名古屋グランパスは16日、富山県総合運動公園陸上競技場でJ2富山とのルヴァン・カップ2回戦に臨む。攻撃の軸として期待がかかるMF森島司(27)は「やりやすい」というMF浅野雄也(28)、主将のMF和泉竜司(31)との三重県出身トリオのホットラインで勝機をつかむ。チームは15日、愛知県豊田市のトヨタスポーツセンターで調整した。

 MF森島が躍動すればチームに血が通う。前線でボールをキープし、決定的なパスが出せる司令塔は言う。「ボールを取った後、みんなが顔を出して怖がらずにパスを受けて前進していく。良い守備をしても、それができなかったら意味がない」

 完敗だった12日のG大阪戦の反省からチームは原点回帰。「奪う位置が高ければ高いほど攻撃も簡単になるし、前線も前残りができて後ろからのパスが入ってくる」。中盤に引き込んで奪おうとする”立ち会いの変化”は不要。持ち前のアグレッシブな前からの守備を相手にはめていくことが最善策だと共有した。

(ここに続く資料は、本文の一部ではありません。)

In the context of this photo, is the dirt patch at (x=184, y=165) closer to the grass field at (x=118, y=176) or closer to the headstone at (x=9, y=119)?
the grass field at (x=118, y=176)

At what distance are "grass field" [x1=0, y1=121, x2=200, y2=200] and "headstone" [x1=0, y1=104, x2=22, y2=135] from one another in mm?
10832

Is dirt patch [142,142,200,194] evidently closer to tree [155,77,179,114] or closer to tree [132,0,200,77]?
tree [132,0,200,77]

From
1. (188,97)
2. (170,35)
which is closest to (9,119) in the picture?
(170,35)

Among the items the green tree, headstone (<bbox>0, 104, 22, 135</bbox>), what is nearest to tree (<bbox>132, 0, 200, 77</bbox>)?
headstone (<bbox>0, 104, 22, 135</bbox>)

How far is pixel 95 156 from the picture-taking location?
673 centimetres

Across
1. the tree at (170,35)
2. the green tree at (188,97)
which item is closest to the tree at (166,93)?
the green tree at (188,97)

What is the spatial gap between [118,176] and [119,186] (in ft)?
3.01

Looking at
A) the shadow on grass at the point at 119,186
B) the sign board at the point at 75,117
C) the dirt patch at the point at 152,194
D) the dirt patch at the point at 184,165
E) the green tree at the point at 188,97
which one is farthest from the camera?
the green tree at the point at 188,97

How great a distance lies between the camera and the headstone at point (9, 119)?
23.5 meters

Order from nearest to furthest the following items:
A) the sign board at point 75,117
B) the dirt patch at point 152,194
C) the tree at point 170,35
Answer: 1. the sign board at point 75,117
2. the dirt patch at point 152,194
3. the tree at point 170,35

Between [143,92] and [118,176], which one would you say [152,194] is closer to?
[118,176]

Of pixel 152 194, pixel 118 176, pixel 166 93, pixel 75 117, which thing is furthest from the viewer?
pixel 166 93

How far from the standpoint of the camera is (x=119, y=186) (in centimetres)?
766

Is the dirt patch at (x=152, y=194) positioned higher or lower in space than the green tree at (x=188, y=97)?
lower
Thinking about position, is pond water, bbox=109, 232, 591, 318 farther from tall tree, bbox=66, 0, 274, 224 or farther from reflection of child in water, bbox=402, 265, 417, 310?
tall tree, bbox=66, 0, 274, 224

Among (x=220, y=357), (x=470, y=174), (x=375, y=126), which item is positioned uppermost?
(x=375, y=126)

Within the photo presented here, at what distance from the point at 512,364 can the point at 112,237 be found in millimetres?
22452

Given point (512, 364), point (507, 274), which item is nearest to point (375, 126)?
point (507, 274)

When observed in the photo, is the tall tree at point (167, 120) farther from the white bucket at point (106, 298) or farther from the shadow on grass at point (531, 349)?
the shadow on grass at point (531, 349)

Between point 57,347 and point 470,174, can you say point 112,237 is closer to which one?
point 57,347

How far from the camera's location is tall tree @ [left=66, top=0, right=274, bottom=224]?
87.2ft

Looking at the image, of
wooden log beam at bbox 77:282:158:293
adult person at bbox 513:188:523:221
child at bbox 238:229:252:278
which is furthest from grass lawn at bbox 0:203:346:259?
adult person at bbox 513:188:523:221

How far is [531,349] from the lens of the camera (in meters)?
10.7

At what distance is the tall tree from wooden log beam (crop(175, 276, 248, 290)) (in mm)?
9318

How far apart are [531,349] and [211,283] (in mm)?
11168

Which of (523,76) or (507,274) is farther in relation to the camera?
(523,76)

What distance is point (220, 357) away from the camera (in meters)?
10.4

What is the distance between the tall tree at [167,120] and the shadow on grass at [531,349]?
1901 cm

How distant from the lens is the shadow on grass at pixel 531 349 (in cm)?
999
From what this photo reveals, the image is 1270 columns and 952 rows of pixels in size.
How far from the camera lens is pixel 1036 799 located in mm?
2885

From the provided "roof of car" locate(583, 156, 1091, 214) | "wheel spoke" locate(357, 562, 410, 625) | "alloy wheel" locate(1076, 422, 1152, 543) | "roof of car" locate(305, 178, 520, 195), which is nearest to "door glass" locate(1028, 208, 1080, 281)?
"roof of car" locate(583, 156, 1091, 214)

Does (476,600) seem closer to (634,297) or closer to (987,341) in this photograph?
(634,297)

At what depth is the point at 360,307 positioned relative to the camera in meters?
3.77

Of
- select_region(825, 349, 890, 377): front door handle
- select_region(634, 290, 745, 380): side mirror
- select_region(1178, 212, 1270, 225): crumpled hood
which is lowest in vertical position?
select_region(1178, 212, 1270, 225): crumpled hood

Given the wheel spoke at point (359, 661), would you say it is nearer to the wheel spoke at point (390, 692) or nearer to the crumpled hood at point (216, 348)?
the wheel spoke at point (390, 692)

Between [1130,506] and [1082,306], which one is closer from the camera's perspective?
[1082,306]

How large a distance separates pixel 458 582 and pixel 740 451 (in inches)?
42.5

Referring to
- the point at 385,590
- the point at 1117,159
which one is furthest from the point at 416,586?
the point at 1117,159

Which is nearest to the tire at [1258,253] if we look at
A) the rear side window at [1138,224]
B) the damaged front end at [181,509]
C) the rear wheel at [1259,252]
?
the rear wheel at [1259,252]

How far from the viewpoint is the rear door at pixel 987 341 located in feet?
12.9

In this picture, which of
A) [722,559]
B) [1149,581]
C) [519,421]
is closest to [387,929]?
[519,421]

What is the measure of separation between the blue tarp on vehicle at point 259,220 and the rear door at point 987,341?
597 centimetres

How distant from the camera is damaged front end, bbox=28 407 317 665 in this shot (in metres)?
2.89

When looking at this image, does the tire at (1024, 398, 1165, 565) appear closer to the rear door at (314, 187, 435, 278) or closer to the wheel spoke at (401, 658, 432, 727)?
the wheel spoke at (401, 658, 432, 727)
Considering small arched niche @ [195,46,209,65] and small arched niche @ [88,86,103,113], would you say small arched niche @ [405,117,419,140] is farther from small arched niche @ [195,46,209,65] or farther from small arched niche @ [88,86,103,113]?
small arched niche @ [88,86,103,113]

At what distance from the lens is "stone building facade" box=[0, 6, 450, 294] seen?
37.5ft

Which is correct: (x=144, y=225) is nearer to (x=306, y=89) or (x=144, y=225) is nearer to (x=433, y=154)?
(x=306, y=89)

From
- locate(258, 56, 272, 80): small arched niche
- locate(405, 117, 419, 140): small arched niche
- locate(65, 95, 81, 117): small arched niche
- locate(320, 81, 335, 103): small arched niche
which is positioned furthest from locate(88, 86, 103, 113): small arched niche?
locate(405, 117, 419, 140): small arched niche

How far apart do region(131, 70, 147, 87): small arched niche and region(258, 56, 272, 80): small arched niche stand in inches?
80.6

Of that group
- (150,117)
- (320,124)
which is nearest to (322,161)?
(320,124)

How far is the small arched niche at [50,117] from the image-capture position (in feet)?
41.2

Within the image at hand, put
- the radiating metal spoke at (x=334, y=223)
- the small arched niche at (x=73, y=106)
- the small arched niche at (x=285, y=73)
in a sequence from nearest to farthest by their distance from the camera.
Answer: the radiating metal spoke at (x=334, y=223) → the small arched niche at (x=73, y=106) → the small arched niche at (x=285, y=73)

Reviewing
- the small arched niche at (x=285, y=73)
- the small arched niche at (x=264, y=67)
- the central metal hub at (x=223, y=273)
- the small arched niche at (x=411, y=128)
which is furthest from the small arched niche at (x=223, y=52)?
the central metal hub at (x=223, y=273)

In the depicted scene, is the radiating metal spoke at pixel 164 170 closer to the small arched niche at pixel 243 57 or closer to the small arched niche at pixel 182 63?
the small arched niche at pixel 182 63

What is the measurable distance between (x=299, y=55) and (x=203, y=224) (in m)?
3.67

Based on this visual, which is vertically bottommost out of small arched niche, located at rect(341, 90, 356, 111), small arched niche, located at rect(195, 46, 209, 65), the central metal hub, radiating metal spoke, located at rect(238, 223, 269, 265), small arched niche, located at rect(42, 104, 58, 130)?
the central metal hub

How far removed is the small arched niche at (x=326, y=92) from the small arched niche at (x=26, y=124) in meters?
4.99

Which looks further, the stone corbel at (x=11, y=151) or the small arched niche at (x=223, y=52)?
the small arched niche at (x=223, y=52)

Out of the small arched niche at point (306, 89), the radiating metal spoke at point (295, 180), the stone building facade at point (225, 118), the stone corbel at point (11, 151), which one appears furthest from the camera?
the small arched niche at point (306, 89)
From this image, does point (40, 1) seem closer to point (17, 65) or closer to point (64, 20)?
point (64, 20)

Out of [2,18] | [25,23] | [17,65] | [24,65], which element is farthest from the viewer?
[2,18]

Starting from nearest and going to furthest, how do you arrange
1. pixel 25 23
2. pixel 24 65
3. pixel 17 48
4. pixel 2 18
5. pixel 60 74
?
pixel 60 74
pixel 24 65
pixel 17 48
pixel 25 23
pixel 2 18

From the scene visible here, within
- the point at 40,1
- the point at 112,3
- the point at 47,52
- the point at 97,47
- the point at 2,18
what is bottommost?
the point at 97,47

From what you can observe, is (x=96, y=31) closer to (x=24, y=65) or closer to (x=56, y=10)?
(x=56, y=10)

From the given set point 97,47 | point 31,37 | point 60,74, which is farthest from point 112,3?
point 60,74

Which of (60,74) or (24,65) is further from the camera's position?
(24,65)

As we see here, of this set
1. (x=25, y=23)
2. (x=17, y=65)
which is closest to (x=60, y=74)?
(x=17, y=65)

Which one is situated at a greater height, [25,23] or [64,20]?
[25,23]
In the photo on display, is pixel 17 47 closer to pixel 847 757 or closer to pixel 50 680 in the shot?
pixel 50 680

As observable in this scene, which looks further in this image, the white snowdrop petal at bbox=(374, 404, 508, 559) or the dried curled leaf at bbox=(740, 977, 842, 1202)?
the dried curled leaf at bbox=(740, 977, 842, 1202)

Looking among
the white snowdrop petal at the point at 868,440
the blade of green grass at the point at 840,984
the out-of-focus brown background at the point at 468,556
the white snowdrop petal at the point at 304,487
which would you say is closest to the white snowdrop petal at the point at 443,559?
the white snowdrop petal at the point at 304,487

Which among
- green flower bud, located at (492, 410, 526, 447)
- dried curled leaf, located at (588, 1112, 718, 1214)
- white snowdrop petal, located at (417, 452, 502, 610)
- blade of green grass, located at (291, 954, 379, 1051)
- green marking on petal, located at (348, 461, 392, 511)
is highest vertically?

 その「後ろからのパス」を良い攻撃につなげていくのが背番号14のミッション。逆サイドに展開したり、ゴール前にスルーパスを届けたり。その受け手になることが多い同じ三重県出身のMF浅野には「ゴール前に特長がある選手だし、中盤でも器用にやってくれるので、すごくやりやすい。パスもうまい」と信頼を置く。

 前線でも左サイドでもプレーできるMF和泉が出れば「彼はボールを失わずに前進できる。起点もつくってくれるので、逆サイドで仕留めるのが大事」と連係は確認済み。今季、MF浅野の声かけで発足した3人による「三重県会」。昨季ルヴァン杯王者として必勝が求められる一戦で、勝利につながる好連係を見せる。